Alliance 70 6 motorhome awning

20th August 2019

Awnings are everywhere. Most tend to be attached to caravans or small campers. You are less likely to see one on motorhome and up until now, we had no experience of one.

Back in April, Bailey of Bristol, who specialise in both caravans and motorhomes loaned us an Alliance 70-6 motorhome.

With its inbuilt sat-nav, Truma 100w solar panel and 160 BHP Peugeot engine, the Bailey Alliance is a cut above the other motorhomes at the more affordable end of the market.

There is another great feature as well… a wind out ‘canopy’ or ‘box’ awning.

Having one of these brings two big benefits; we get sun or rain protection and all for minimum effort. In addition, it allows us the option of attaching an air awning to the box mechanism. Like half a tent!

PRIMA motorhome awning

Ryan relaxes in the PRIMA air awning

Surely, motorhomes are for touring. Why go through all the grief of putting an awning up if you want to hit the road the next morning? Because much like tents, awnings have come a long way since the rods and steel pole era. Our brand-new Prima awning is inflatable. No poles, just a pump, a few pegs and it is up. If there are two of you on the job, it will take 10 minutes. Tops.

On our first day at the Caravan and Motorhome Club’s beautiful Incleboro Fields site in North Norfolk, we had no plans to drive anywhere. Having hooked up and set up camp, we set off on a glorious coastal hike southeast towards the quirky delights of Cromer. We were on the hunt for fresh crab and we were not disappointed.

Taking our dressed crab back to the campsite, we whipped up a crab linguine in the spacious Alliance 70-6. A great van, on a lovely site, drinking a fine local ale all in the warmth and comfort of our Prima awning. As the last of the sun disappeared, we made our plans for our second day.

The next morning, we took a 45-minute walk north-west along the coast to the pretty town of Sheringham. There we indulged in some more fresh crab. This time in sandwich form, bought from a charming fish kiosk at the bottom of the high street. After munching that on Sheringham’s stony beach and watching the waves of the North Sea crash and toss the variety of boats and dinghies about, we headed back to the campsite to say our goodbyes to Incleboro Fields and the extremely hospitable Caravan and Motorhome Club wardens. What a great job they do.

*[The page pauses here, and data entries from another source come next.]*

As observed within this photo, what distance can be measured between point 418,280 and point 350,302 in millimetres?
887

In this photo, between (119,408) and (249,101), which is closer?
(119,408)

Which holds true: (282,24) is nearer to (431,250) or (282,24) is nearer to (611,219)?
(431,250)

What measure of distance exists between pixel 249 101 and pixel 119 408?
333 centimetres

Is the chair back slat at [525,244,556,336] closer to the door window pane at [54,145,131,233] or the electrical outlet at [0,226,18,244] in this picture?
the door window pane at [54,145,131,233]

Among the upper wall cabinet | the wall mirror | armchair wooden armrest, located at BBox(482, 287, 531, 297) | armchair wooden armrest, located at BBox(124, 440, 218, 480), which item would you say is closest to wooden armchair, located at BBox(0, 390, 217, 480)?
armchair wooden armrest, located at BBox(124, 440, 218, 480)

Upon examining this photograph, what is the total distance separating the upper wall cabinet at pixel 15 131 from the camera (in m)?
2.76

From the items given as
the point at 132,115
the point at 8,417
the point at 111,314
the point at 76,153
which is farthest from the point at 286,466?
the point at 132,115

This time the awning took us 15 minutes to pack away (allowing a little more time to squeeze out all the air and neatly fold it all away) and we were off to explore further north along the Norfolk coastline.

The Overnighters Norfolk motorhome tour

Ryan and Mel walking in the Norfolk coastline

A proper afternoon touring, we took in Welbourne, Salthouse, Blakeney and Stiffkey before stopping for a ham sandwich (in the van, of course) just along from Wells-Next-The-Sea. There are so many beautiful villages along this coastal road, typified by their distinctive flint cottages and proximity to that famous stretch of sea.

Eventually we arrived at the grounds of Holkham Hall. Despite being one of North Norfolk’s most popular tourist spots, we easily found a spot to park the motorhome. We spent the afternoon walking around the vast lake, incredible woodland and its very own Holkham Church.

So do we recommend North Norfolk and Incleboro Fields campsite? Oh, yes.

Norfolk windmill with Bailey motorhome

Road testing the Bailey Alliance 70-6

The Bailey Alliance 70-6 is a great motorhome as well. Our Bailey Advance 76-4 was in for a service and we were very happy to give Bailey’s latest range of vans a road test. We may be changing motorhomes soon and it is safe to say that Mel has her eyes on an Alliance Motorhome!

As for the Prima awning? What an addition. It was just so easy to put up. Why would you not want one?